The railway remains the cheapest and most transformative means of hauling large freight for an evolving economy like Uganda.

For example, one SGR train can haul 216 containers, moving them to and from Mombasa within one day at a cost of about $1,600 per container. This is in contrast with the current MGR which carries less than 50 containers taking about 14 days to move to and from Mombasa at a much higher cost. By removing more cargo from roads, the SGR will contribute to a reduction in road wear and tear as well as the resultant road maintenance costs. This will stimulate industrialisation and catapult the country into middle-income status as envisaged in the Uganda Vision 2040.

However, despite its numerous benefits, SGR has not been given much-needed priority by some decision-makers. Instead, the Government is investing more than necessary in rehabilitating the existing MGR system which will not be able to carry much cargo even when fully rehabilitated.

The initial plan as recommended by various studies conducted by URC, was to have minimal cost (about $22-100m) incurred in the rehabilitation of the MGR as the SGR is being developed. Instead, hundreds of millions are being spent and/or proposed to be spent on rehabilitation of MGR. 

The Government recently partnered with various development partners, including the European Union (EU), the Spanish Government and the African Development Bank (ADB) respectively to procure various financing facilities for rehabilitating MGR lines to Tororo-Gulu (€47.6 million) and Malaba – Kampala ($330m) and emergency repairs of about $50m by GoU.  These measures, however, are not without serious loopholes, which topic is outside the scope and ambit of this article.

Our coastal neighbours of Kenya and Tanzania have done minimal rehabilitation of their MGR systems alongside developing their SGR systems.  Kenya has, for example, spent approx. $100m to rehabilitate 490 km (including an MGR section between connecting SGR Naivasha to Longonot, 24.4km).

In rehabilitating MGR, the Government needs to consider the inherent technical limitations of the system. A fully rehabilitated MGR system cannot carry more than 3.6 million tonnes per annum.  Currently, there are over 18 million tonnes of cargo on the Malaba-Kampala route today, and projected to be about 30 million tonnes by 2028 when the rehabilitation will be completed yet it will not be able to move even 10% of the available cargo onto the rail by then.  One then asks, what is the purpose of the Government spending over $500m to haul less than 10% of available cargo?

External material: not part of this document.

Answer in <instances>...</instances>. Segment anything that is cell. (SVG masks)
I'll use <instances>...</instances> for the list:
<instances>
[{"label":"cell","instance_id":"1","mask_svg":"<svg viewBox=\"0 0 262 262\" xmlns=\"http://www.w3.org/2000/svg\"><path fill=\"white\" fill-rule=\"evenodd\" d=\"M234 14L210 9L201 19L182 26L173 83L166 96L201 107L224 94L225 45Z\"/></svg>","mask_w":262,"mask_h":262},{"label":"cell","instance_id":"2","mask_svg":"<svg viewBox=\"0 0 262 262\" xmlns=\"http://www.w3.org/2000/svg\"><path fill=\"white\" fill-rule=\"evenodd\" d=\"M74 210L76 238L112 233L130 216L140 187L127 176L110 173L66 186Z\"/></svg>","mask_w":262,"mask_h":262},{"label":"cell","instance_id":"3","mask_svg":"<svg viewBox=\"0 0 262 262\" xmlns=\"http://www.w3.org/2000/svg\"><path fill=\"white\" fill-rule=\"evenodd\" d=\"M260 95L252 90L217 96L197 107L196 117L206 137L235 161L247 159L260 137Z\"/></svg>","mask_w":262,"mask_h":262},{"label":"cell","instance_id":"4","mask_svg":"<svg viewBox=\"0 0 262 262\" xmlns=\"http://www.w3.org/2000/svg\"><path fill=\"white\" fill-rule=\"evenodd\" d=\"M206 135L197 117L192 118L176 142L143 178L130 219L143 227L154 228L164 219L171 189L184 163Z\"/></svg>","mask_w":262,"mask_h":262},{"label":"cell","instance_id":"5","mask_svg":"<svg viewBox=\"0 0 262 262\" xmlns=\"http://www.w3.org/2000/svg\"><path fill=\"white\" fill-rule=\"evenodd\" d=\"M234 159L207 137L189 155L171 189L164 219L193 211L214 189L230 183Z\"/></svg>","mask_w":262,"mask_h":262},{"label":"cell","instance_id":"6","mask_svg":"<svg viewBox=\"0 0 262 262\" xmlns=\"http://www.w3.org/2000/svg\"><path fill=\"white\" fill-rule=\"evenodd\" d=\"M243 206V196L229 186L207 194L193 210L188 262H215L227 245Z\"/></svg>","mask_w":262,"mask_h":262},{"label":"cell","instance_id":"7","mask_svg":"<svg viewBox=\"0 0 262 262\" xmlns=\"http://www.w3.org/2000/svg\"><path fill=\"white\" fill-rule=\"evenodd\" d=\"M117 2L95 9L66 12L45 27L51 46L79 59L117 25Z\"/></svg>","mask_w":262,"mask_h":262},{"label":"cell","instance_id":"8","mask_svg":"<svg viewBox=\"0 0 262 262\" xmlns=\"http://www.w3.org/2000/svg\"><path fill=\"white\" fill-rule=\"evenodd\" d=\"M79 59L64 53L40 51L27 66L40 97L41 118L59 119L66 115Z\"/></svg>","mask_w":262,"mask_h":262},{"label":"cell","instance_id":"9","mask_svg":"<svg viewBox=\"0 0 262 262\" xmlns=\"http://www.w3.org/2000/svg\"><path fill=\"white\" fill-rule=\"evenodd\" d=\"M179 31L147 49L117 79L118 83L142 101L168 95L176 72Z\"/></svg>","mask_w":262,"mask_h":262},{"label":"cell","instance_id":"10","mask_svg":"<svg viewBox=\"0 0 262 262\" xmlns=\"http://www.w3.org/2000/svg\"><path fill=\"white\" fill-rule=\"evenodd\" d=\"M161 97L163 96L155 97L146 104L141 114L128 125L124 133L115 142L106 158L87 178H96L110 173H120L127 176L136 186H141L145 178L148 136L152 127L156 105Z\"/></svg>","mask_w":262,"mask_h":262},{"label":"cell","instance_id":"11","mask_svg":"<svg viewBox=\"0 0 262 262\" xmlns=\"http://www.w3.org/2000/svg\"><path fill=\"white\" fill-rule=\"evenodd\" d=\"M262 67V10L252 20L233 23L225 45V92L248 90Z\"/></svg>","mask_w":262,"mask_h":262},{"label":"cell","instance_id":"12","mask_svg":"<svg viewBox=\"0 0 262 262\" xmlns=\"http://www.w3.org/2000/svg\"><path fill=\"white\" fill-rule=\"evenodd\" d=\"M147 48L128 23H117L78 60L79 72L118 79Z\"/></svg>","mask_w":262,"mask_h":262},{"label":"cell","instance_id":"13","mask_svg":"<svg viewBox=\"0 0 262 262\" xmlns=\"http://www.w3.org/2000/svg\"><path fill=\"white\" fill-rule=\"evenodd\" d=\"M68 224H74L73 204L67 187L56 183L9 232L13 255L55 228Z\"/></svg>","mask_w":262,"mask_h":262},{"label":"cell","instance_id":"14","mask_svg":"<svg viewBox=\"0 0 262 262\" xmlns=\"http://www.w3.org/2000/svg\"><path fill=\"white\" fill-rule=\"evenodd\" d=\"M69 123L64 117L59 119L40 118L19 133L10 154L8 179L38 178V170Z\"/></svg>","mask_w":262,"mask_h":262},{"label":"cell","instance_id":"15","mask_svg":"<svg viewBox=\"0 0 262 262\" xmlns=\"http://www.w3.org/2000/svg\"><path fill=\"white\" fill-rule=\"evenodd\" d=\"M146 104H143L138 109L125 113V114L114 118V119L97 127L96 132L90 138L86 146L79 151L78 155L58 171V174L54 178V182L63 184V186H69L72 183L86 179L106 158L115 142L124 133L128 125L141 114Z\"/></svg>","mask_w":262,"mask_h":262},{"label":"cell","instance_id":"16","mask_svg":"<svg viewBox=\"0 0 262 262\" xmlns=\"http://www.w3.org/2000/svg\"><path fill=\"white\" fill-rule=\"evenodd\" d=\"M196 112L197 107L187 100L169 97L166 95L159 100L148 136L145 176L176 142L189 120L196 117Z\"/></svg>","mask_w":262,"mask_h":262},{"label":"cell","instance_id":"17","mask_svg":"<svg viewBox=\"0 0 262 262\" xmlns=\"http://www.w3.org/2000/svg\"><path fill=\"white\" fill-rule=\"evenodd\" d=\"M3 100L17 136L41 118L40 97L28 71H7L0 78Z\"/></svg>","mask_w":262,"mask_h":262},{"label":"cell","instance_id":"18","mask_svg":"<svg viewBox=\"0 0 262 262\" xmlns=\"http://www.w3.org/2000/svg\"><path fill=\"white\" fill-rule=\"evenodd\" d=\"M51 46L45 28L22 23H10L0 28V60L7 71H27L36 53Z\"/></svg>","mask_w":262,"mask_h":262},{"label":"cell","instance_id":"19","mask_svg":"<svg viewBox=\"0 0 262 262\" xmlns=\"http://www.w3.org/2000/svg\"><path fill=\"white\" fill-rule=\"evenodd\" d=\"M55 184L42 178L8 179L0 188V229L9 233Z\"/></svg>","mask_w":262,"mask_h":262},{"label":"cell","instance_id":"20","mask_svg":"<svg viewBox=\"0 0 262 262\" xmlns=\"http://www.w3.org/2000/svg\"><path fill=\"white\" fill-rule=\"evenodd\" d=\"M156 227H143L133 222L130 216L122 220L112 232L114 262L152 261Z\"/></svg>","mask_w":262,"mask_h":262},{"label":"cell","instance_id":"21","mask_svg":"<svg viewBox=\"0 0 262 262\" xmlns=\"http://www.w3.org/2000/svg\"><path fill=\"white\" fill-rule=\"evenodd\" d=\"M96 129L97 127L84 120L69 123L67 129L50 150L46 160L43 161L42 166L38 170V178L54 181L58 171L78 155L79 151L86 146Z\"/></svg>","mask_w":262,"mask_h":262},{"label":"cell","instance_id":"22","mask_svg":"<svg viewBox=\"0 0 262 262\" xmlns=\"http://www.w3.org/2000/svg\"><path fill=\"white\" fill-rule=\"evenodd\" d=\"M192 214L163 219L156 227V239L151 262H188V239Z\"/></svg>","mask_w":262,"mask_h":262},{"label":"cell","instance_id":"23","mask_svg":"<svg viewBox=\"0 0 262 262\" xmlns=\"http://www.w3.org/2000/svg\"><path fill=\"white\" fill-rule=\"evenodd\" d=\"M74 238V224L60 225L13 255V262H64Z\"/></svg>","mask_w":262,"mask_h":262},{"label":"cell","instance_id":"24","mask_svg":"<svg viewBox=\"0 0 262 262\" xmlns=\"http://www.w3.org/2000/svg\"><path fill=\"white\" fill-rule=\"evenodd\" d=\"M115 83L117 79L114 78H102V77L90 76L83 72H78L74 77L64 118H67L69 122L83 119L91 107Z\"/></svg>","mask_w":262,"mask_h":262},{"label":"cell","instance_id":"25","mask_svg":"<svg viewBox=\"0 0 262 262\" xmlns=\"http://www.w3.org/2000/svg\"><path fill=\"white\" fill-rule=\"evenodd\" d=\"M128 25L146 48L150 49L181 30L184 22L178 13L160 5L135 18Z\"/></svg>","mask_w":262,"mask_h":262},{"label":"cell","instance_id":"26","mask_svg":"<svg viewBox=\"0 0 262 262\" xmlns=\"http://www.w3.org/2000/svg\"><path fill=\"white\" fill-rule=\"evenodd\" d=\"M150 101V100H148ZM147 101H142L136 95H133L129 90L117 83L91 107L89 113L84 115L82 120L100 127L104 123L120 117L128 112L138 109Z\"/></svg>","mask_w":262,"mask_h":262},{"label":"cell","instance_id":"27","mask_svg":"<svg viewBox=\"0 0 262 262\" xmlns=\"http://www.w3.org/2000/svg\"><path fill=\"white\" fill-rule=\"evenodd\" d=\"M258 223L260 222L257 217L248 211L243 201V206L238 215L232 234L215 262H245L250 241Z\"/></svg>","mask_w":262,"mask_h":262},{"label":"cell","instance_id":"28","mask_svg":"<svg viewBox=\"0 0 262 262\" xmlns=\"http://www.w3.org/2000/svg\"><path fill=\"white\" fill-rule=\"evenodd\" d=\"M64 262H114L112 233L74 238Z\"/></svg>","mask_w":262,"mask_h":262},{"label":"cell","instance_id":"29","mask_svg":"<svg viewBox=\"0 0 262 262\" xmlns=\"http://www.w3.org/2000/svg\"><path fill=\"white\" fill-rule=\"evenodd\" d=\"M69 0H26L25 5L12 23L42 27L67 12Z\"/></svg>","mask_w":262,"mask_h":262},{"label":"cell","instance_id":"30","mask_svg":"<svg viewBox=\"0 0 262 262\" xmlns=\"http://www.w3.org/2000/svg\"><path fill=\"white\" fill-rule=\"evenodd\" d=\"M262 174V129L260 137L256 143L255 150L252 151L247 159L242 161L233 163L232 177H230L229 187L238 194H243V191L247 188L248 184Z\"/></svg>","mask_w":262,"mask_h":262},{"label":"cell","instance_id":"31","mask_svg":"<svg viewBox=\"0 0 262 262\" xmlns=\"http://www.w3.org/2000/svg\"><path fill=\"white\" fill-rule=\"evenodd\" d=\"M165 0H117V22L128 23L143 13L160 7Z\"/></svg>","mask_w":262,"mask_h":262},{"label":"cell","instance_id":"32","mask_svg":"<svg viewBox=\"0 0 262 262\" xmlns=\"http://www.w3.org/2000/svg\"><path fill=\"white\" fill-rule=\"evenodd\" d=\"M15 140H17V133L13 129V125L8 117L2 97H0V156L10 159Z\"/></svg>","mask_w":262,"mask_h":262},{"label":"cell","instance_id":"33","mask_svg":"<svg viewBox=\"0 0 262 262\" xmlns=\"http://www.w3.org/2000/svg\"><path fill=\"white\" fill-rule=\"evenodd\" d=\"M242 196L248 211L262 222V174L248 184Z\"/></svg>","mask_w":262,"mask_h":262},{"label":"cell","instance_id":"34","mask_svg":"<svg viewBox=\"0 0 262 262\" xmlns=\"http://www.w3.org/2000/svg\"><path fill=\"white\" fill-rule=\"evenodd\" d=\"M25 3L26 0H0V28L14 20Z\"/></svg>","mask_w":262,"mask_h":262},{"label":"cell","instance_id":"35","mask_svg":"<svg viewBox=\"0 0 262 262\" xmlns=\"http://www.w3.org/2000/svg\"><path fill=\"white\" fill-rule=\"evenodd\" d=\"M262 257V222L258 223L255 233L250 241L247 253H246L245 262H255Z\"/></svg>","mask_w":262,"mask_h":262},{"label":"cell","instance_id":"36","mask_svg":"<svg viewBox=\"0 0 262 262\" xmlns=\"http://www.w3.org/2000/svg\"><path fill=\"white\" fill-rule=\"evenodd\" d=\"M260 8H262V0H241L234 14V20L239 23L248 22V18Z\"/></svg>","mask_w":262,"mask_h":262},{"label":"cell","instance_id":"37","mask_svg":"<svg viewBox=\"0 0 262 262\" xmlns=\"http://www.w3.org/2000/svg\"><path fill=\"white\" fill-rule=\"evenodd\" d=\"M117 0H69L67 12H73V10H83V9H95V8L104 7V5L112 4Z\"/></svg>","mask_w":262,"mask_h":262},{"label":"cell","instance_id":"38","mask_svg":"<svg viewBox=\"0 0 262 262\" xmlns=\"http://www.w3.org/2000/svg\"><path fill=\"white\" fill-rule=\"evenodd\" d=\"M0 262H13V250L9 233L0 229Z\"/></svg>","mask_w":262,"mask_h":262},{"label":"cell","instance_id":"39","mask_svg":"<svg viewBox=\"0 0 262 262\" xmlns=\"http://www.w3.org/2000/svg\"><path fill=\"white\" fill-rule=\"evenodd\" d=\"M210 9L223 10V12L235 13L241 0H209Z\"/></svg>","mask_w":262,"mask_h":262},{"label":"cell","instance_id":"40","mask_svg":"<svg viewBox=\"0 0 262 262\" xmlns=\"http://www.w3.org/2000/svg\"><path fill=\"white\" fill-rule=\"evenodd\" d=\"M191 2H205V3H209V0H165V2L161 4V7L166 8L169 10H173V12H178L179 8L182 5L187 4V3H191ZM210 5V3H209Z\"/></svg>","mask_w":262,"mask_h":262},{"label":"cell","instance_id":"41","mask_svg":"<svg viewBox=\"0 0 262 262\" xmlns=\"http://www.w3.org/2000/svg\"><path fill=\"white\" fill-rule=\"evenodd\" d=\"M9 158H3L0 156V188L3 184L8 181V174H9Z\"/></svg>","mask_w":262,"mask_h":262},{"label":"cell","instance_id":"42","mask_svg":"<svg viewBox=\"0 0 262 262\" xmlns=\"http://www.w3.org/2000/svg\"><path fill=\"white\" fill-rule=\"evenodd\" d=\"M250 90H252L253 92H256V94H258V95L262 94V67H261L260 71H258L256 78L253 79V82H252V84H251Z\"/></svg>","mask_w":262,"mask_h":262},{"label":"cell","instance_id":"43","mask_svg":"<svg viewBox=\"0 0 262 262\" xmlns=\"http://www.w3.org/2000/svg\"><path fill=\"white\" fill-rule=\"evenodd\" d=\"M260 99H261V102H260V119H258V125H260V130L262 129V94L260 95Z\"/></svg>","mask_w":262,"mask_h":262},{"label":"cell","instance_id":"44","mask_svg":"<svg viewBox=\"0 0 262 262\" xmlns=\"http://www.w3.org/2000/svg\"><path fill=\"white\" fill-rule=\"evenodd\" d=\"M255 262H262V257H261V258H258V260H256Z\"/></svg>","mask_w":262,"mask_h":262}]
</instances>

The Government should, therefore, commit modest investment into MGR rehabilitation and mobilise part of these funds for kick-starting SGR construction like it was done in Tanzania. In Tanzania, after facing challenges in securing financing from development partners, the government put aside its own money amounting to $500m at the beginning to commence construction of their Dar es Salaam to Morogoro SGR section of 300km. This resulted into several development partners flocking Tanzania with requests to finance the other SGR sections. From this, Tanzania as been able to negotiate much better financing terms.

This approach was also used in Ethiopia, where the loan was secured after the government had invested about 30% of the required capital.

Some people have suggested that SGR be interconnected with Kenya and Tanzania SGR through water transport on Lake Victoria. Whereas this is possible, there are inevitable transhipment challenges between rail and water. Additionally, the SGR has a much higher capacity (about 30 million tonner p.a.) compared to the Ports on Lake Victoria that are planned for less than two million tonnes per annum in Kenya and Tanzania. Directly interconnecting Uganda’s SGR with that of Kenya on land is the best option given the advantages of seamlessness.

Based on the foregoing, if Uganda is to achieve its Vision 2040, SGR construction should start immediately so that it makes the envisaged contribution.

Any further delay is likely to lead to a failure to hit the Vision 2040 targets and therefore another shifting timeline.